John wrote his Gospel for this purpose, not to bar the door, but to open it as wide as possible, not to limit God’s activity to Jesus Christ, but to show that what is, in Norman Pittenger’s terms, “focused” in Jesus was already “diffuse” throughout the world. John does not reinforce exclusivity, but proclaims that in Christ we in truth know the all-pervading God. So Justin Martyr, expounding Christianity for second century pagans, states, “Christ is the Word in whom the whole human race shares. Those who live according to the light of their knowledge are Christians, even though they be considered godless.” Archbishop Temple put it this way, “there is only one divine light; and every man in his measure is enlightened by it.” Kenneth Cracknell, Executive Secretary of the Committee for Relations with People of Other Faiths of the British Council of Churches for ten years, affirms that there have been, are, and will be “men and women whose prayers and actions are molded by other religious traditions, who are not only illumined by [the Word], but who in their response actually ‘come to the Father’ through the One who is risen and ascended and fills all things….”

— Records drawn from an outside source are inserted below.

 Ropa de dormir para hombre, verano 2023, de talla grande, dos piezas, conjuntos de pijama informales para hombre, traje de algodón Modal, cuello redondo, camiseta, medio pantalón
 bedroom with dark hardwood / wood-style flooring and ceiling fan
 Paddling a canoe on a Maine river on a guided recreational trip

My concern is not whether or not you will find God at work among the Muslim faithful–I know we will–but whether or not you will recognize God there, whether you will be able to pray together. A “laissez faire” spirituality, in which we toss off that we all have different ways of seeing things, won’t work. True shared prayer cannot grow out of disinterest in each other. An “entitlement” spirituality, in which we insist on our right to our theology, won’t work. True shared prayer cannot grow out of insistence and self-promotion. If we are to speak to those who appear fundamentalist to us, we must be as clear as they about what we believe, respond from as deep a place, and understand their fear and our answer to it. If we are to overcome Christian triumphalism, which sees us as providing all answers, we must admit our ignorance of the lived reality of other faiths, be willing to give up what is not essential in our religion, and consider humbly what it is to share a historic moment, a planet, and our God. We must trust what has been transmitted over time in Christianity, flawed as it is, and rediscover it. Especially in speaking to Muslims, we must relearn the importance of service and community. So let me recommend some things to you. These same things may go some way towards restoring your own sense of God present and active, ordering your daily life, the Word in your flesh, as well.

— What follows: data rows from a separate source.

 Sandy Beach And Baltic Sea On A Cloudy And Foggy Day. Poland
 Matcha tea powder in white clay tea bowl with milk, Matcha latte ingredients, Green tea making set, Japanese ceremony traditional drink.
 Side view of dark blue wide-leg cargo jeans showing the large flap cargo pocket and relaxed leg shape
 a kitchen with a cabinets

First, read Scripture and ask how it is already true for all people, by God’s saving grace in Christ. If Christ indeed died for all, how is that already accomplished in all? Read and ask yourself where in other faiths God’s promises are fulfilled. Scripture has for a long time been used to reinforce division. We must learn to read it to encourage and affirm unity.

Second, learn to look for signs of the Spirit active in the world around you. This is learning to trust that God is greater than we grasp, and that our life is safe in God’s hands. We claim that Christ walked among us for healing and reconciliation, so look for evidence of healing and reconciliation in the world and practice calling that the hand of God at work. Do not look for right believers to find right behavior; coming to church might have cured you of that. Look for right behavior first, and trust that God is active there, because, whether they appear to be so or not, you will have found right believers. Then join them in their work.

Finally, work to set up ongoing multifaith prayers for peace. This is the hardest to do, but the most important. True peace is not achieved along parallel tracks. You know someone who is not Christian; open yourself to them and ask them to help you learn to pray together. Any actual vulnerable gathering can relocate our life. Remember that you are not inviting others to your prayers, but asking them to help you look for a way to pray together.

God willing, if we are faithful in our own search to name truly what we are involved in, we will be gathered into the Truth on that day, when we are all gathered up to God, and where we will join those we could not have anticipated, except by God’s grace, to praise, as we do this day, the One God, Eternal Source, Only-begotten Word, Life-giving Spirit, forever.